The bankruptcy agreement could allow Edwards Theaters to be released from its signed lease with PLC, industry sources say. Meanwhile, the developer is pursuing other theater chains in case Edwards does not come through.

The opening date for the project is nearly two years behind schedule. Thorny city regulations and unsigned leases caused the delay. But PLC Commercial plans to begin site preparation next month.

Edwards is not the only theater chain in crisis. The Edwards bankruptcy petition comes just two weeks after Carmike Cinemas filed under Chapter 11 and closed several screens in the Triangle.

In addition to closing the Tower Merchant 6 and Six Forks Station cinemas in North Raleigh, the chain has also closed a 25-year old theater in Hickory, NC, the third movie house it has shut down in the Charlotte area.
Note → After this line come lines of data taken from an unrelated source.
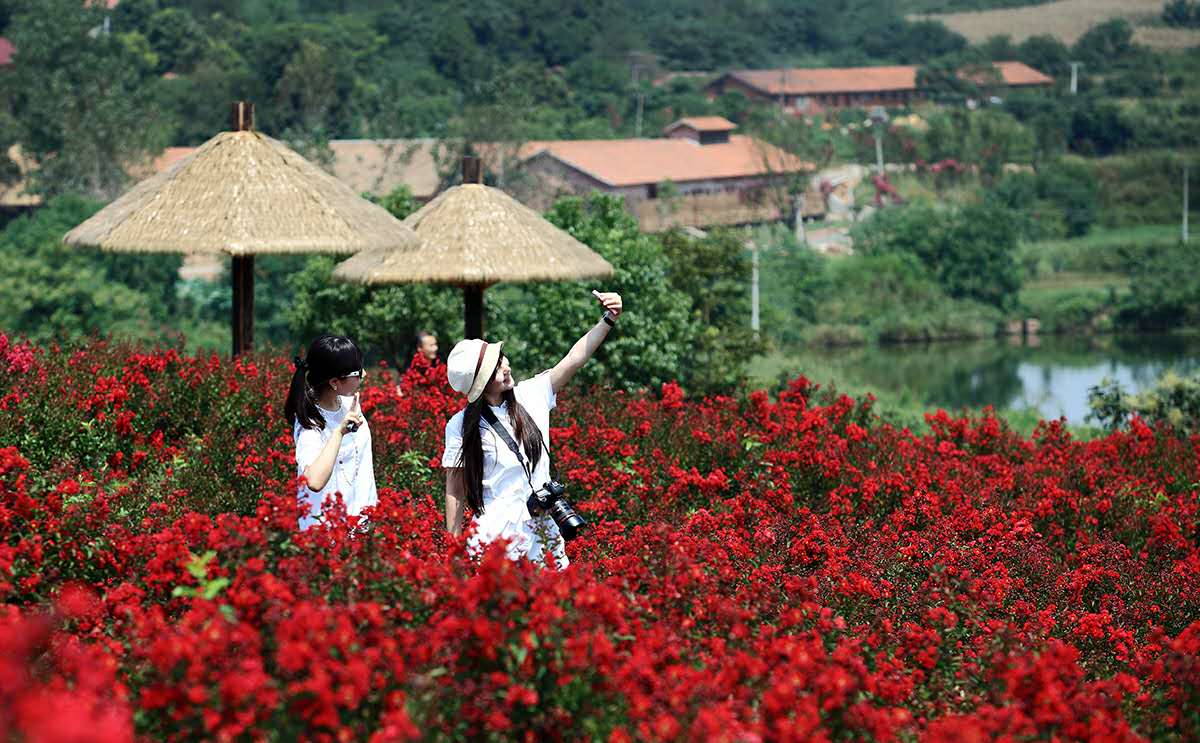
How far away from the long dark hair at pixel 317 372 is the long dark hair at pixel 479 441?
372mm

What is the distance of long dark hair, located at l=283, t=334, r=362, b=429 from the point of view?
429cm

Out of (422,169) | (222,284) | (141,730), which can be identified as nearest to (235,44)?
(422,169)

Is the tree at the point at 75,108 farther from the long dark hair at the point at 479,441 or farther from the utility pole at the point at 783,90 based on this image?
the utility pole at the point at 783,90

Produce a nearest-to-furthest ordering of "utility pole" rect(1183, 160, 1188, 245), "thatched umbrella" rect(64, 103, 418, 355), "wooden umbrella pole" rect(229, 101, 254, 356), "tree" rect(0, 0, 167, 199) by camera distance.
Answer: "thatched umbrella" rect(64, 103, 418, 355) < "wooden umbrella pole" rect(229, 101, 254, 356) < "tree" rect(0, 0, 167, 199) < "utility pole" rect(1183, 160, 1188, 245)

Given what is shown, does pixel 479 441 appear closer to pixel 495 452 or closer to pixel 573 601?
pixel 495 452

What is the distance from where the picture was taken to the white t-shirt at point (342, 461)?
430cm

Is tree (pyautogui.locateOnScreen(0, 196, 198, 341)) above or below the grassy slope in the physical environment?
below

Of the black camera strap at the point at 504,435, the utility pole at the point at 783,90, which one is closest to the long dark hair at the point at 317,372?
the black camera strap at the point at 504,435

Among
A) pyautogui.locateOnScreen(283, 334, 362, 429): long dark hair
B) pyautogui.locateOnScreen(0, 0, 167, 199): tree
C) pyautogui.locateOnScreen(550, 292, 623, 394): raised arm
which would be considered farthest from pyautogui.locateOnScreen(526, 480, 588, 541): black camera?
pyautogui.locateOnScreen(0, 0, 167, 199): tree

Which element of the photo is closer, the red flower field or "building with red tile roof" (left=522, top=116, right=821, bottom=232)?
the red flower field

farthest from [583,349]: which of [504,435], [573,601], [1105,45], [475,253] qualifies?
[1105,45]

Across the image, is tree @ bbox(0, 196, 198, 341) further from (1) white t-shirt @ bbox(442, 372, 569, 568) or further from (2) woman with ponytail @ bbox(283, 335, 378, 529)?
(1) white t-shirt @ bbox(442, 372, 569, 568)

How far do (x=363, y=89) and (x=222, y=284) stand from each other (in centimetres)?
2010

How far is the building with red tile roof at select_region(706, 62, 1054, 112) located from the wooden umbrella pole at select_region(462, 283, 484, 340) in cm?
6770
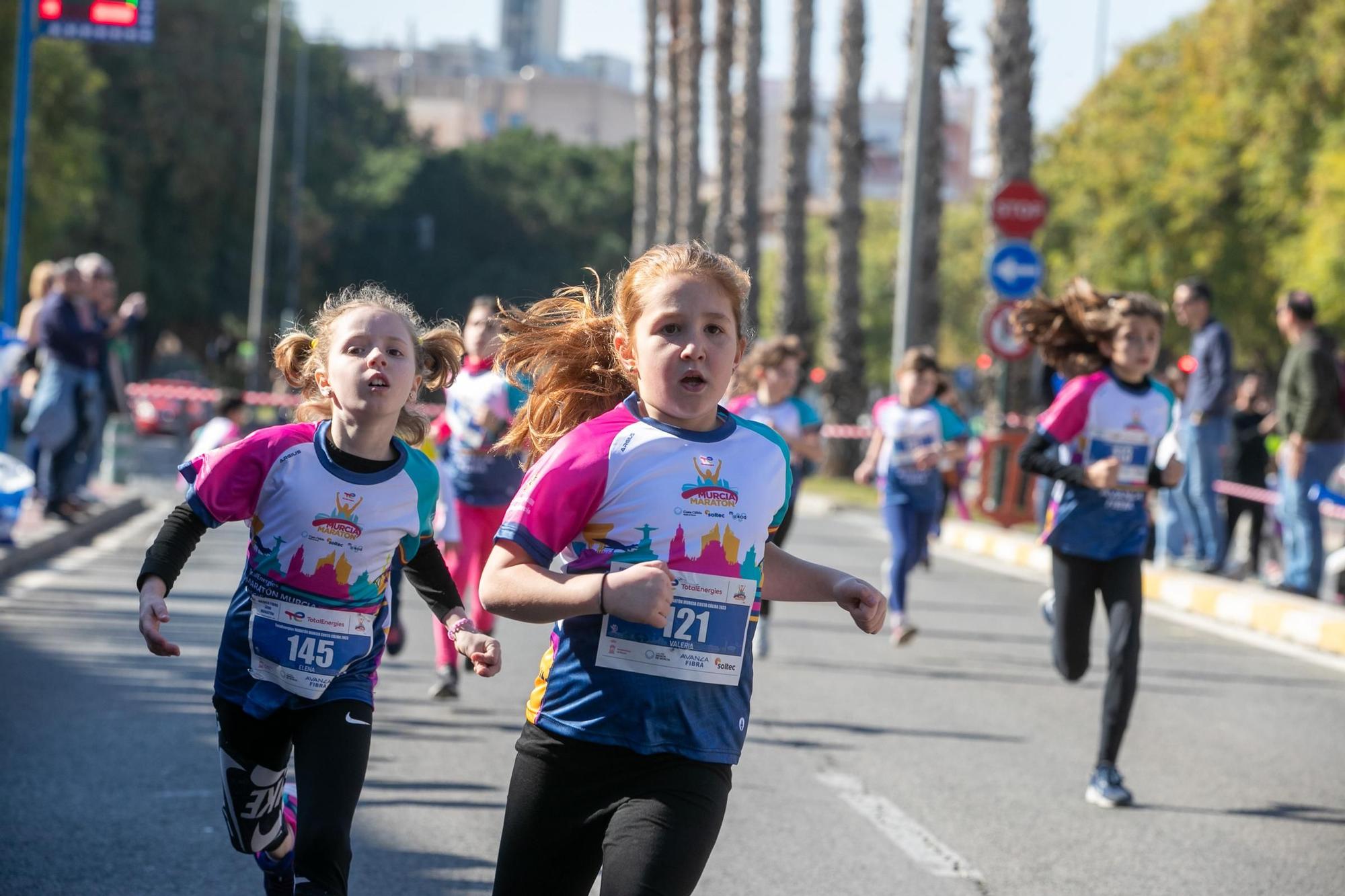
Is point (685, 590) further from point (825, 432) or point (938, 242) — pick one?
point (825, 432)

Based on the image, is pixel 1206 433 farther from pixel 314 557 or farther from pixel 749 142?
pixel 749 142

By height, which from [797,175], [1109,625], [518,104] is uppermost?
[518,104]

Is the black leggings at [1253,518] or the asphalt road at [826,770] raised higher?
the black leggings at [1253,518]

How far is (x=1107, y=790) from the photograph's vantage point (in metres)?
7.34

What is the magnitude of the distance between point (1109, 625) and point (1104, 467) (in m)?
0.65

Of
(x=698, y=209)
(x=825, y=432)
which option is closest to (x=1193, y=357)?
(x=825, y=432)

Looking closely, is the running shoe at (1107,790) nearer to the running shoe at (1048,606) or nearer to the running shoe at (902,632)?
the running shoe at (1048,606)

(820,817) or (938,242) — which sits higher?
(938,242)

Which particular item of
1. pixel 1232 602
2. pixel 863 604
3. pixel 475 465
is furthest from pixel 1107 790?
pixel 1232 602

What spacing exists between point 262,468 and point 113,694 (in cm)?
446

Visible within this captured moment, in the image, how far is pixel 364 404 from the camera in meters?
→ 4.73

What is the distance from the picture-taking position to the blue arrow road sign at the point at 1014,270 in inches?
776

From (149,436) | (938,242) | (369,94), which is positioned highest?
(369,94)

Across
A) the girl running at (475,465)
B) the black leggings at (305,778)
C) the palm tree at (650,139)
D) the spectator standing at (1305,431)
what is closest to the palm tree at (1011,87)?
the spectator standing at (1305,431)
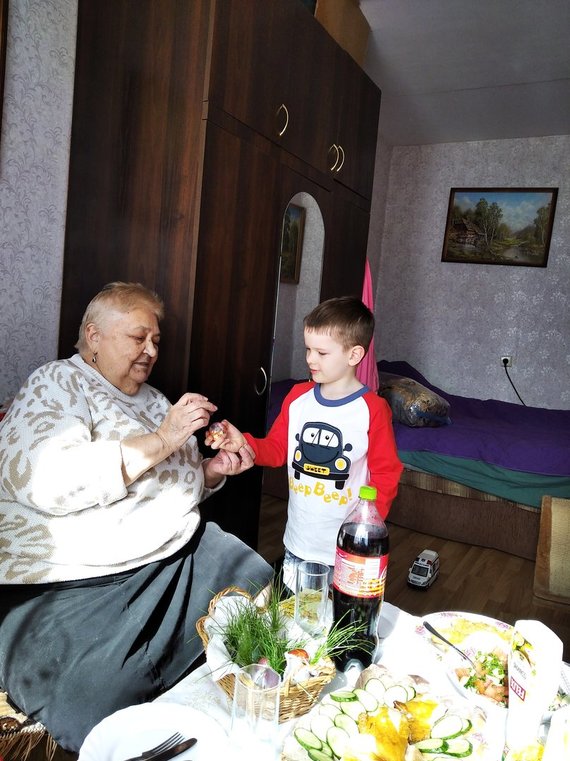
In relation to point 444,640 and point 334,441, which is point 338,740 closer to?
point 444,640

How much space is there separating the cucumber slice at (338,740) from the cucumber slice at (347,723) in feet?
0.03

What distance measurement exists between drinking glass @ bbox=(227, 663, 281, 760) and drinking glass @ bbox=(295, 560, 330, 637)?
0.21 m

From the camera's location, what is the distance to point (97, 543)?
1246 millimetres

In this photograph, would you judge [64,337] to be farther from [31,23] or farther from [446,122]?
[446,122]

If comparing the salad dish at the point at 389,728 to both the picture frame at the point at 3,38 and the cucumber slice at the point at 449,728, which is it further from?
the picture frame at the point at 3,38

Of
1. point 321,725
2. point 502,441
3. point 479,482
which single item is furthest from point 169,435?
point 502,441

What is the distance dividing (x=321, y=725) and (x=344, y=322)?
3.23ft

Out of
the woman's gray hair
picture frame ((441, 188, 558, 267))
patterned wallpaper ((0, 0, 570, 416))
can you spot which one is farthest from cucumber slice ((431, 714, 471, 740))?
picture frame ((441, 188, 558, 267))

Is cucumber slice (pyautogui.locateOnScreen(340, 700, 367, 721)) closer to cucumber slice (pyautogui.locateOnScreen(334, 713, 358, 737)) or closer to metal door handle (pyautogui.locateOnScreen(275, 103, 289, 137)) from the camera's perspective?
cucumber slice (pyautogui.locateOnScreen(334, 713, 358, 737))

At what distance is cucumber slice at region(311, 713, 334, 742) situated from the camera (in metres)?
0.66

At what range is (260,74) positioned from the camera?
188 cm

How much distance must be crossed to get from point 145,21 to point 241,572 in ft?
5.25

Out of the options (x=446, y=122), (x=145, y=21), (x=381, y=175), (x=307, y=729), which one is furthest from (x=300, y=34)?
(x=381, y=175)

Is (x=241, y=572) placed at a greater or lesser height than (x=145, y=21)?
lesser
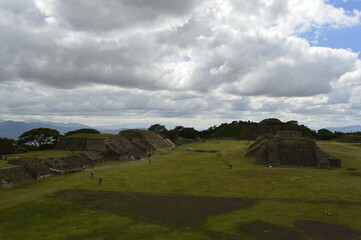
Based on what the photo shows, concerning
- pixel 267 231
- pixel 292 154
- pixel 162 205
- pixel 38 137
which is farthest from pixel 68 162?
pixel 292 154

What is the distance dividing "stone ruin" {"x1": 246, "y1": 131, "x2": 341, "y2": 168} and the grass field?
22.3ft

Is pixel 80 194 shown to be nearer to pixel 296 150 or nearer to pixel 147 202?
pixel 147 202

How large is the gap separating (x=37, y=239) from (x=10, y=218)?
6482 millimetres

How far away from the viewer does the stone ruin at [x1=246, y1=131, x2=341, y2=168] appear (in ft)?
152

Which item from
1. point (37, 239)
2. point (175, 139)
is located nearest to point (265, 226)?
point (37, 239)

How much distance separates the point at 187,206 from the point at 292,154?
34242 mm

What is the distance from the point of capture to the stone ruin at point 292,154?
4647 centimetres

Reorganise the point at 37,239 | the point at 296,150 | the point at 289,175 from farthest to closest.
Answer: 1. the point at 296,150
2. the point at 289,175
3. the point at 37,239

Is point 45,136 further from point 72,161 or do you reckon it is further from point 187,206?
point 187,206

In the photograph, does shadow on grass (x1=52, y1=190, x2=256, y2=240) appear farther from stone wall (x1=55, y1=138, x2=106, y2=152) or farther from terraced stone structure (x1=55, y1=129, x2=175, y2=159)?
stone wall (x1=55, y1=138, x2=106, y2=152)

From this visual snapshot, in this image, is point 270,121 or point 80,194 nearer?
point 80,194

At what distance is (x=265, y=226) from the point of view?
19422 mm

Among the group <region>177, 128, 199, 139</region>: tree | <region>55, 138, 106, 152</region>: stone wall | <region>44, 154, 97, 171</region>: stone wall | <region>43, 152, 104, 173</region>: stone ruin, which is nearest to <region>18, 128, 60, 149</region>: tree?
<region>55, 138, 106, 152</region>: stone wall

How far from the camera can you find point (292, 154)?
165ft
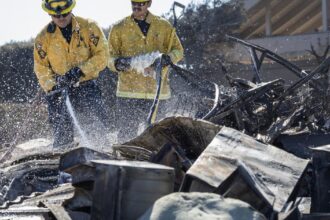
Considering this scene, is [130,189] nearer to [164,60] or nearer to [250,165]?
[250,165]

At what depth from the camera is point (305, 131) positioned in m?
6.34

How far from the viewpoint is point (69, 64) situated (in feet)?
24.5

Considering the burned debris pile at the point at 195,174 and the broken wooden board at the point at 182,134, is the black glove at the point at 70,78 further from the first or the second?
the broken wooden board at the point at 182,134

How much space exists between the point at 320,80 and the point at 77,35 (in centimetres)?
238

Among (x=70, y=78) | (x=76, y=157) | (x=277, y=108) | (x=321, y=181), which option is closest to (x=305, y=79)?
(x=277, y=108)

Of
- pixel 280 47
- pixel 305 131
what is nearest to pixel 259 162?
pixel 305 131

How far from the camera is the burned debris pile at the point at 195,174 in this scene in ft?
13.1

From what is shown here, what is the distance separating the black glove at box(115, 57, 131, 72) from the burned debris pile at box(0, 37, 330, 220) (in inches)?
51.9

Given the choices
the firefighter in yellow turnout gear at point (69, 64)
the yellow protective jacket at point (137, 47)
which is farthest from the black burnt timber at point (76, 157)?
the yellow protective jacket at point (137, 47)

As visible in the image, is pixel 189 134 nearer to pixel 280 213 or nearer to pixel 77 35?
pixel 280 213

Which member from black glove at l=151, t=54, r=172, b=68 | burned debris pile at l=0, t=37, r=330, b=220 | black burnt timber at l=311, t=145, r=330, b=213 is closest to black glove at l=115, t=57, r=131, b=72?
black glove at l=151, t=54, r=172, b=68

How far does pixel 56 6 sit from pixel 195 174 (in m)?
3.52

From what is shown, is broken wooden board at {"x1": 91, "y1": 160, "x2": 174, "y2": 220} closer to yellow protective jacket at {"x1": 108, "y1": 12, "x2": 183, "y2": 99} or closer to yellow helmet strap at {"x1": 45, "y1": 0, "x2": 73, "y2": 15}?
yellow helmet strap at {"x1": 45, "y1": 0, "x2": 73, "y2": 15}

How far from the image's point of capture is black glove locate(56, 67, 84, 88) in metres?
7.26
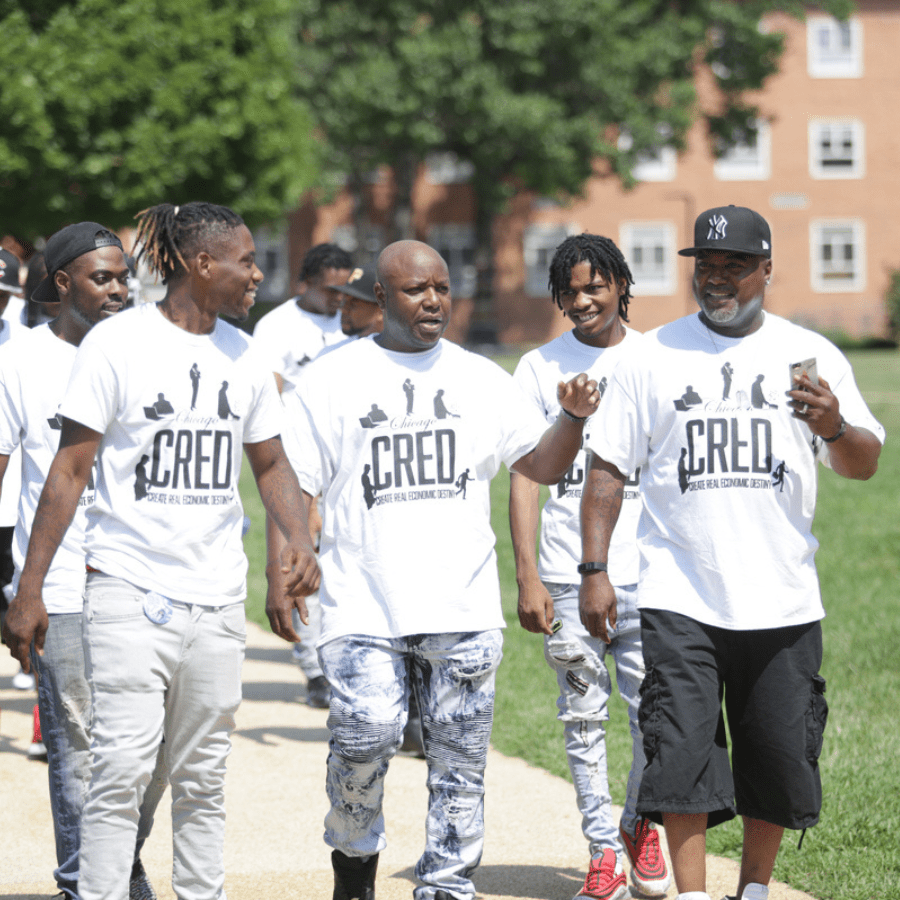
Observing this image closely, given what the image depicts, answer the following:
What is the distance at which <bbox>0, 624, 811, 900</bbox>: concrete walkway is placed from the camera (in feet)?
16.3

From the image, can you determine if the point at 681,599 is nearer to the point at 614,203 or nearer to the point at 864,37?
the point at 614,203

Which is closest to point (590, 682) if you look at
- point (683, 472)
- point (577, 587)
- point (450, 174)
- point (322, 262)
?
point (577, 587)

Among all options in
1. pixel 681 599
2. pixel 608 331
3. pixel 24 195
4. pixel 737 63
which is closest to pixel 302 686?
pixel 608 331

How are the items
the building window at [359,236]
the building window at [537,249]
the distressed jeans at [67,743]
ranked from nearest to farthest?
1. the distressed jeans at [67,743]
2. the building window at [359,236]
3. the building window at [537,249]

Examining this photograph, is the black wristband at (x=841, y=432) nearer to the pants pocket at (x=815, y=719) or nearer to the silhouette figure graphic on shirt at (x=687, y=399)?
the silhouette figure graphic on shirt at (x=687, y=399)

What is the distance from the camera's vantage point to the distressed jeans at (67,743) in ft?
14.5

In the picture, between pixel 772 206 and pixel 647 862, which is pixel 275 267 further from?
pixel 647 862

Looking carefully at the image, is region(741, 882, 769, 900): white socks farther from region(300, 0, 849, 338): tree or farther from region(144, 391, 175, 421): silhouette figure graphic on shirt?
region(300, 0, 849, 338): tree

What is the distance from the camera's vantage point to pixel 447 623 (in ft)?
→ 13.6

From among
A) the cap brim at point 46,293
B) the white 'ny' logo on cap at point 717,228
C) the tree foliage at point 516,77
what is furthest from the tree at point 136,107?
the white 'ny' logo on cap at point 717,228

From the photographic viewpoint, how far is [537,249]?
46.8 metres

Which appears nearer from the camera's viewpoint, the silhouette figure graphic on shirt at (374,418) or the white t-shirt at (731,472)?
the white t-shirt at (731,472)

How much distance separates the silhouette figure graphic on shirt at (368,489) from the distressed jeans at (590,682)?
3.63ft

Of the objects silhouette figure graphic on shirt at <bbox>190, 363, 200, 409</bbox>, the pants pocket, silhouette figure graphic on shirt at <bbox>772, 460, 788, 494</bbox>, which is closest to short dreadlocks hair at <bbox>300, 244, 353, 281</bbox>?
silhouette figure graphic on shirt at <bbox>190, 363, 200, 409</bbox>
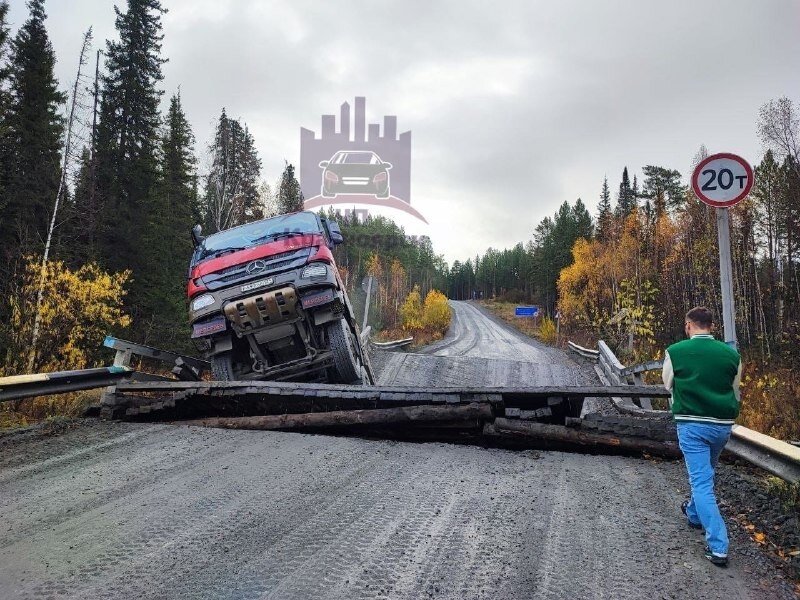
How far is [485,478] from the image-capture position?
13.3 feet

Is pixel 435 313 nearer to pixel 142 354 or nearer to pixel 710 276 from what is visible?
pixel 710 276

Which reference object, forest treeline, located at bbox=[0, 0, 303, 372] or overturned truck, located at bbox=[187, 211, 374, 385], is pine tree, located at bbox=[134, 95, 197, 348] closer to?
forest treeline, located at bbox=[0, 0, 303, 372]

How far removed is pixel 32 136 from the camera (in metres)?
22.9

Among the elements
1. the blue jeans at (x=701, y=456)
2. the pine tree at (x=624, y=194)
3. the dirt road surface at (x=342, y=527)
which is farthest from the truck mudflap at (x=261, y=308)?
the pine tree at (x=624, y=194)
Company officials would not say if they plan to close any more of its theaters in the Carolinas. Carmike also runs theaters in Lincolnton, Statesville, Rock Hill and Hickory. Carmike is the nation’s third-largest theater exhibitor with 2,815 screens in 439 theaters, including about 70 theaters in the Carolinas.

Another major chain with theaters in the region, United Artists Theater Co., has also filed under Chapter 11, but does not expect the action to affect its Carolina theaters. The Englewood, CO company closed two Raleigh-area theaters this summer because they were not performing well.

The chain operates 15 theaters in the Carolinas, including sites in Concord, Albemarle and Hickory. United said the reorganization is intended to reduce debt from $720 million to about $260 million.

Regal Cinemas, Loews Cineplex and AMC Entertainment are other chains facing fiscal problems in a troubled industry. Analysts say too many new theaters have been built before closing enough of the old ones.